TERNATE-PM.com, Badan Pengawas Pemilu (Bawaslu) Malut akan mengambil sikap tegas terhadap daerah yang memangkas anggaran pengawasan pilkada 2020 secara sepihak. Ada dua daerah yang menjadi perhatian Bawaslu Malut yakni Tidore Kepulauan (Tikep) dan Halmahera Barat (Halbar). Pasalnya, sejak Bawaslu Malut mengajukan keberatan pemangkasan anggaran pengawasan di Bawaslu ke Menteri Dalam Negeri (Mendagri) melalui Bawaslu RI soal, namun sampai saat ini belum ada kejelasan.

Di  Tikep, anggaran pengawasan yang diusulkan Bawaslu senilai Rp 7 miliar, namun yang diakomodir dalam APBD induk 2020 hanya Rp 4 miliar atau dipangkas senilai Rp 8 miliar. Begitu juga dengan Halbar, nilai anggaran yang diusulkan Rp 9 miliar, tetapi diakomodir hanya Rp 5 miliar.

Ketua Bawaslu Malut Muksin Amrin kepada wartawan Posko Malut, Selasa (7/1/2020) mengatakan, minimnya anggaran pengawasan di Bawaslu Tikep dan Halbar tersebut akibat dari keputusan sepihak Pemkot dan Pemkab.

Menurut Muksin, Pemprov Malut  sebagai perpanjangan tangan dari pemerintah pusat, seharusnya mengevaluasi dokumen APBD induk kabupaten kota yang tidak mengakomodir anggaran Bawaslu sesuai dengan NPHD.  “Informasi yang diterima,  Mendagri sudah menyampaikan ke Pemprov Malut melalui gubernur agar mengevaluasi APBD dua kabupaten/kota tersebut. Sayangnya, Gubernur Abdul Gani Kasuba sepertinya tidak menindaklanjuti apa yang diminta kemendagri,” katanya. 

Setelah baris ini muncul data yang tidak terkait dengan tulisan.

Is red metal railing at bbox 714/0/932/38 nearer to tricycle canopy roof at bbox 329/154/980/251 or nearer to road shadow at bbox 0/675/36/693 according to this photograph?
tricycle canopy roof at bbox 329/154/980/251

“Pada prinsipnya, tanggung jawab pilkada di daerah itu berada pada gubernur. Sebab dalam mekanismenya, gubernur punya kewenangan untuk bisa mengevaluasi APBD,” tuturnya. Lanjut Muksin, kalaupun nantinya dalam upaya evaluasi untuk meminta dikembalikannya anggaran sesuai pada kesepakatan awal tidak diindahkan, maka Pilkada di dua daerah tersebut terancam bisa terhenti di tengah jalan atau bisa ditunda.  “Kalau gubernur serius mengevaluasi APBD dua kabupaten/kota ini, pasti sudah clear. Namun kalau tidak diindahkan, maka Pilkada terancam bisa terhenti di tengah jalan,” tutur Muksin.

Sementara Direktur Perkumpulan Demokrasi Konstitusional (Pandecta), Hendra Kasim menuturkan, dalam rangka tugas pembantuan, Gubernur dapat melakukan koordinasi dan supervisi dalam maksud mewakili pemerintah dalam hal memastikan jalannya pemerintahan di daerah. “Dalam hal persoalan NPHD Tikep dan Halbar yang mengubah nilai kesepakatan bersama antara penyelenggara pemilu itu, gubernur bisa dimungkinkan melakukan koordinasi. Namun, hal tersebut tidak sampai mengevaluasi APBD, karena yang berwenang melakukan evaluasi terhadap APBD adalah Kementerian Dalam Negeri.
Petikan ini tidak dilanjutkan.